From teammates working in the Medical ICUs at Carolinas Medical Center and Atrium Health Pineville, here are the raw unfiltered moments they want you to understand.
Stacy Wilson, RCP
Respiratory Therapist, Atrium Health Pineville
“It’s not easy going in with a mindset of ‘Wow someone might die today.’”
Bekah Oelkers, MSN, RN, CCRN
Clinical Supervisor, Atrium Health Pineville Medical ICU
“We had a patient who was unvaccinated and about to be intubated. And the last words he ever spoke were, ‘Just tell my wife I love her.’”
William Hastings, BSN, RN
Charge Nurse, Code Team Leader, Atrium Health Pineville
“Instead of these being 60, 70, 80-year-old patients saying goodbye to their adult children, these patients are so much younger that they are saying goodbye to their 13-year-old. Their 8-year-old.”
Something as simple as entering a patient’s room is no longer simple.
Every day, respiratory therapists and nurses work together to physically lift patients with severe acute respiratory distress syndrome with COVID-19, to place them in the prone position for a portion of the day.
“Placing the patient on their stomach for a portion of the day in the setting of lung injury can improve oxygen exchange and lessen ventilator-induced lung injury and improve survival,” explains Jason Zolak, MD.
The process requires the intricate cooperation of three respiratory therapists and six or seven nurses working in unison to lift and turn the patient while they are deeply sedated and connected to multiple IVs, the ventilator with a breathing tube in place and other connections such as chest tubes. The nurses and respiratory therapists do this twice a day on multiple patients.

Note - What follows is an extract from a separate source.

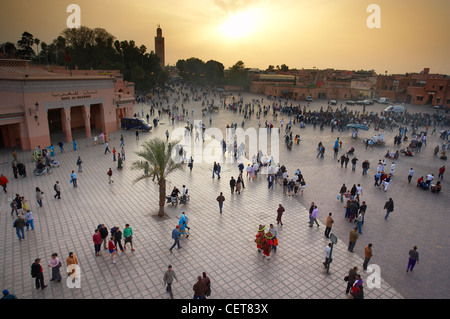 people in the Place Jemaa-el-Fna at dusk, Marrakech, Morocco - Stock Photo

Caring for COVID-19 patients is not only physically exhausting, it is mentally and emotionally draining. Our teammates are often the last people many of these patients speak to. Sometimes, they’re the last people they see.
“One of the biggest challenges we face is the emotional well-being and physical well-being of our teammates,” says nurse manager Laura Ledford, BSN, RN, CCRN.
“They have stretched themselves beyond their limits, beyond what they ever thought they could and they continue to do this day in and day out,” Ledford says.
Natalie Marie Rapach, BSN, RN
Atrium Health Pineville Medical ICU
“I’m 23-years old. I’ve decided to take a different job because I feel like I’m too young to be doing all this and getting so burnt out.”
For many of these teammates, the most mentally draining part is knowing that much of the heartache could be prevented. The COVID-19 vaccine is safe, effective and readily available.
Anil Jotwani, MD
Medical Director, Atrium Health Pineville Medical ICU
“Someone who is otherwise healthy shouldn’t have to pass away from a virus, especially when we have a vaccine available that’s probably more effective than any other vaccine that we’ve ever had in preventing severe illness and hospitalization.”
Charley Shoaf, RN
Atrium Health Pineville Medical ICU
“We’ve had patients who’ve lost their whole family.”
Like all of us, they are hopeful for an end to this pandemic. An ending that comes with herd immunity, which can only be accomplished through cooperation and mass vaccination.
Hannah Graybill, RN
Pineville MICU
“I can only hope and pray that this is going to start dropping off and this is going to get better.”